A Problem Too Small to Cause Concern?
As the secretary of state points out, absentee voting in Georgia has increased to around 50% in this election season, compared to about 5% in previous cycles. When only 5% of voters are using absentee or mail-in ballots, it is easy to argue that elections cannot be stolen, even if those absentee voters cast additional in-person votes. When half the state’s voters are using this obviously mismanaged system, though, the potential problems become exponentially greater.
Raffensperger concedes that double-voting did not change the results of any primary races. Still, does that fact – assuming it is verifiable – mean that Americans should not be concerned about the integrity of election results? Let us use the analogy of foreign powers interfering in U.S. elections: In 2016, none of Russia’s active measures changed the outcome of the election. This statement has not been refuted by the Department of Justice, the Federal Bureau of Investigation, or any U.S. intelligence agency. Should Americans not be alarmed that foreign adversaries attempt to meddle in America’s political system? According to Democrats – and many Republicans – Americans should be extremely concerned about this interference.
Every Vote Should Count — Once
So it is with not only deliberate electoral fraud but also the potential for voting irregularities caused by an inability to ascertain who has voted and who has not – and who has voted both by mail and in person. The fact that these problems supposedly have not led to distorted election results is not a good enough reason to dismiss them as not significant.
Whether we are talking about people who are deliberately “gaming the system,” as Raffensperger puts it, or voters who do not receive the ballots they requested by mail, we are looking at a massive failure to protect our elections.

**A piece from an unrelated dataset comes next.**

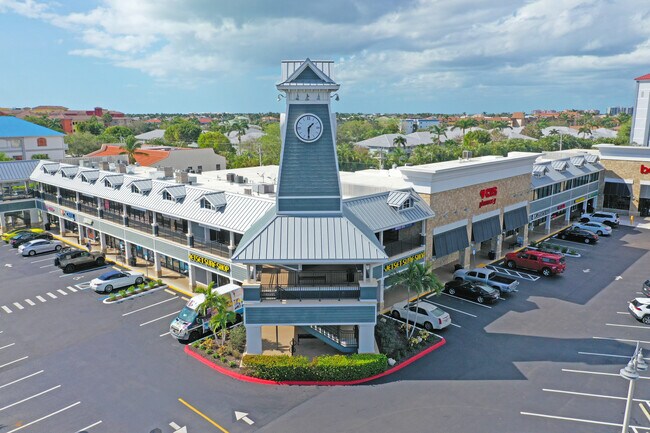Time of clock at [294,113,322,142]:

Democrats love to talk about ensuring that every vote counts. They are absolutely right to do so. If this were truly a concern of theirs, they would insist on creating electoral systems that require all individuals able to do so to present themselves in person at a polling station, provide documented evidence that they are eligible to vote, and complete one ballot. Anything else makes a mockery of the democratic process so many politicians pretend to hold so dear.